STREAK OF LIGHTNING (SPECIAL PART)

2.3K 104 17
                                    

Evet, bu bölüm özel bölümdür. Beğeneceğinizi umuyorum. Uzun uzun yorumlar atın! Normalde bu bölümü ikiye ayıracaktım ama böyle daha çok zevk alacağınızı düşündüm. Vote ve eleştiri yapmayı unutmayı aklınızdan geçirmeyin! İyi okumalar! Sizi çoooooooooook seviyorum!!:3

Sabah uyandığımda bedenime bir şey sarılıydı. Hafifçe kıpırdayıp baktığımda bunun Harry olduğunu anlamıştım. Beni sıkıca sarmıştı ve uyuyordu. Normal haline göre oldukça masum görünüyordu. Nasıl bu kadar masum olduğunu anlayamamıştım. O masumdu!? Daha doğrusu masum görünüyordu. Her neyse.

Kollarından onu uyandırmadan kurtulmaya çalıştığımda beni kendine daha çok çekti. Aslında rahat olmadığım söylenemez ama şuan babamı öldüren eller benim etrafıma sarılı da olamaz.

Başımı koyduğum yastığı aramıza sıkıştırdım. Bu baya zor olmuştu çünkü beni kendine fazlasıyla bastırıyordu. Ellerini de yastığa yönlendirdim. Yastığa gömüldüğünde kokusunu iyice içine çekti. Yastık ben kokuyordu. Benim kokumu mu beğeniyordu? Bu oldukça garipti.

Yastığa sarıldığında ben serbest kalmıştım. Yavaş adımlarla yatak odasının kapısına doğru yöneldim. Tam tokmağını çevirecekken Harry'nin her zamankinden boğuk sesi duyuldu.

"Kaçamayacağını biliyorsun değil mi?"

Beni fark ettiği için içimden bir küfür savurarak yüzümü buruşturdum. Hem o daha demin uyuyordu. Nasıl beni fark etti?

"Yoo, sadece öyle bakıyordum."
"Kapının tokmağına mı?"
"Emm, şeyy, acıktım da."
"Biliyorsun kapı tokmağını yemek zorunda değilsin aşağıda bir mutfak var."
"Kapı tokmağı konusunu kapatabilir miyiz(?)"
"Tabii."

Yataktan yavaşça kalktı ve gerindi.

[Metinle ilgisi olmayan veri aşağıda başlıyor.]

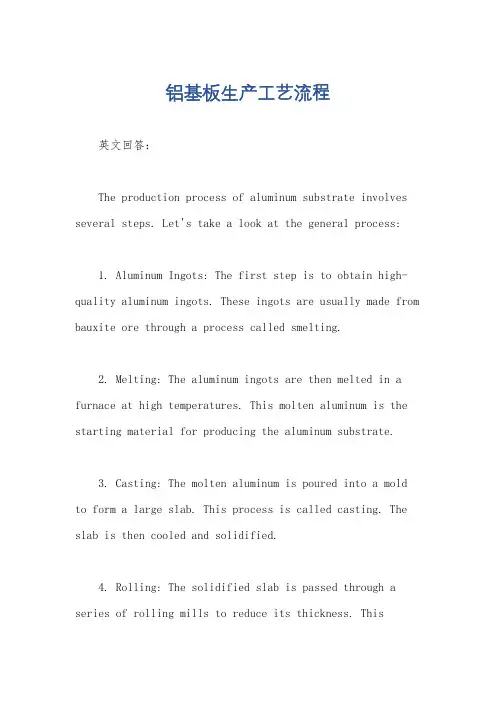 铝基板生产工艺流程

英文回答：

The production process of aluminum substrate involves several steps. Let's take a look at the general process:

1. Aluminum Ingots: The first step is to obtain high-quality aluminum ingots. These ingots are usually made from bauxite ore through a process called smelting.

2. Melting: The aluminum ingots are then melted in a furnace at high temperatures. This molten aluminum is the starting material for producing the aluminum substrate.

3. Casting: The molten aluminum is poured into a mold to form a large slab. This process is called casting. The slab is then cooled and solidified.

4. Rolling: The solidified slab is passed through a series of rolling mills to reduce its thickness. This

Saçlarını karıştırıp bir şekil verdikten sonra yanıma gelip kapıyı açtı. Aşağıya inerken onu takip ediyordum. Mutfağa geldiğimizde arkasını döndü.

"Ne istersin?"
"Kahvaltı."
"Kahvaltıda ne istersin?"
"Bilmiyorum."

Oflayıp çekmeceden bir şeyler çıkardı. Bana kahvaltı mı yapacaktı? O! Bu yine çok garip gelmişti. Geniş sırtından bir şey göremediğim için ne yaptığını anlayamıyordum. Yemek yaparken "Tatlım, üzerine bir şeyler giymek ister misin? Bugün dışarı çıkacağız." dedi.

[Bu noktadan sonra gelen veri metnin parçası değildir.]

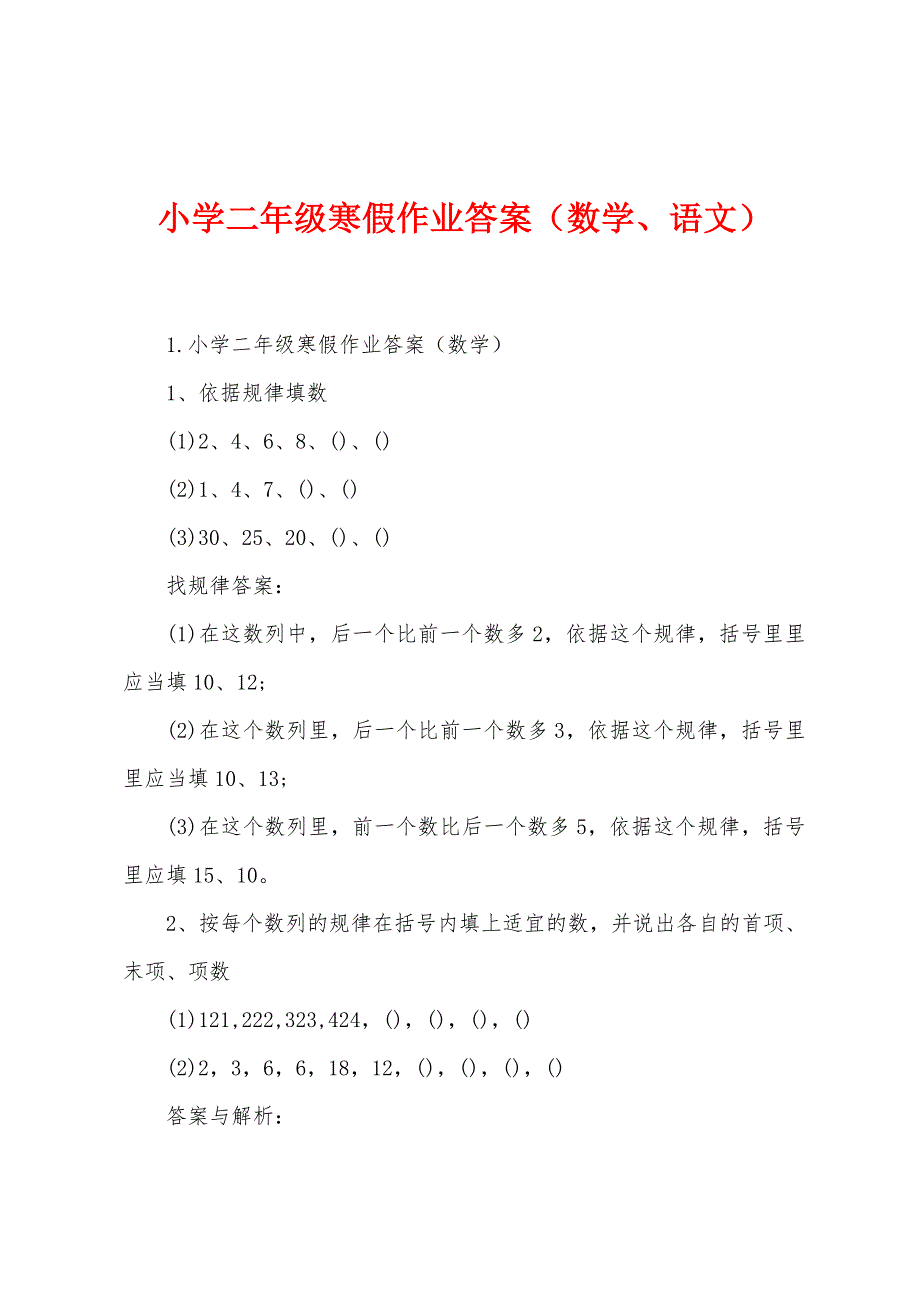 小学二年级寒假作业答案（数学、语文）

1.小学二年级寒假作业答案（数学）

1、依据规律填数

(1)2、4、6、8、()、()

(2)1、4、7、()、()

(3)30、25、20、()、()

找规律答案：

(1)在这数列中，后一个比前一个数多2，依据这个规律，括号里里应当填10、12；

(2)在这个数列里，后一个比前一个数多3，依据这个规律，括号里里应当填10、13；

(3)在这个数列里，前一个数比后一个数多5，依据这个规律，括号里应填15、10。

2、按每个数列的规律在括号内填上适宜的数，并说出各自的首项、末项、项数

(1)121,222,323,424，()，()，()，()

(2)2，3，6，6，18，12，()，()，()，()

答案与解析：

Tatlım mı?! Dışarı çıkmak mı!? Giymek mi!? Tamam, giymek normal de tatlım mı? Hem dışarı çıkarsak kaçacağımı biliyor. Anlayamıyordum.

Onu onaylayıp üst kattaki odama girdim. Köpeğim beni karşılamıştı. Zaten Harry'nin bana getirdiği çikolatalı pastayı yediği, manzaradan açık açık ortadaydı.

Dolabımın yanına gidip kapaklarını açtım. Burada bin çeşit şey vardı. Ne giymeliydim? Aman niye kafama takıyorum ki? Sanki buluşmaya ya da bir partiye gidiyordum. Koyu renk dar kotu ve siyah kazağı giydim. Ayakkabı olarak da siyah bot giymiştim. Bu şekilde dışarıda da üşümezdim.

Aşağıya indiğimde Harry şarkı söyleyerek tabağa bir tane pancake daha koyuyordu. Bir dakika, pancake mi!? Bayılırdım! En sevdiğim kahvaltıdır!

Harry bir dolaptan çikolata sosu çıkardı ve üst üste dizdiği pancakelerin üzerine sıktı. Son olarak kestiği muzları ve çilekleri de tepe olarak en üste koydu. Ardından bu lezzetli tabağa bakışlarım onu etkilemiş olacak ki kıkırdadı.

"Afiyet olsun."

Tabağı tam önüme koyduğunda ona sorarcasına baktım.

"Bunun hepsini mi yiyeceğim?"
"İstediğin kadar ye. Doymazsan daha yaparım."